- [DATASET]:
--------------------
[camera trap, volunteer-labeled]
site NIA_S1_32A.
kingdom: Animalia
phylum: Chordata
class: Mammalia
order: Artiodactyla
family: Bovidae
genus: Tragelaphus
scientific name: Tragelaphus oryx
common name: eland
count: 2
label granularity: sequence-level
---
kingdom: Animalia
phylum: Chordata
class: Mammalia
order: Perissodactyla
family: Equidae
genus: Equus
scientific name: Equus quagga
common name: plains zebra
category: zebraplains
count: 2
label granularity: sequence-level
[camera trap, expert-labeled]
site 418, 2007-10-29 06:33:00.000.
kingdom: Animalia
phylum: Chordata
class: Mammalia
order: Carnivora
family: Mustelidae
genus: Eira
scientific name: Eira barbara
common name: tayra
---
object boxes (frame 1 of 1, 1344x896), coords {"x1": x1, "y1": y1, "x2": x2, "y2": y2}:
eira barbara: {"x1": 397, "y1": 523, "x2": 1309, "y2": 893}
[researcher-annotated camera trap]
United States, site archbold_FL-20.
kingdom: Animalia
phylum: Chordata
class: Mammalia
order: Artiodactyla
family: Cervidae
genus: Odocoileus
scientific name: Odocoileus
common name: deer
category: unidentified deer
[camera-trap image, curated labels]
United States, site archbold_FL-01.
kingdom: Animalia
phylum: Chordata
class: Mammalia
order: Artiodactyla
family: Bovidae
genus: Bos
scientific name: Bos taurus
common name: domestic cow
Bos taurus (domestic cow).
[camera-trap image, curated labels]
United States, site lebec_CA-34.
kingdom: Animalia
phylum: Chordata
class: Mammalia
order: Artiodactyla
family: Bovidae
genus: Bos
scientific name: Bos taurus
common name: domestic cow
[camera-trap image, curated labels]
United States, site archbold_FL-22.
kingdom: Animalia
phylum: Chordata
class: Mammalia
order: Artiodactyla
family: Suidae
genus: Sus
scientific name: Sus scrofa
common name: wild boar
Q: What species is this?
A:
--------------------
- [REQUIREMENT]:
How many lines above contain the word "States"? Reply with only the number.

- [EXERCISE ANSWER]:
4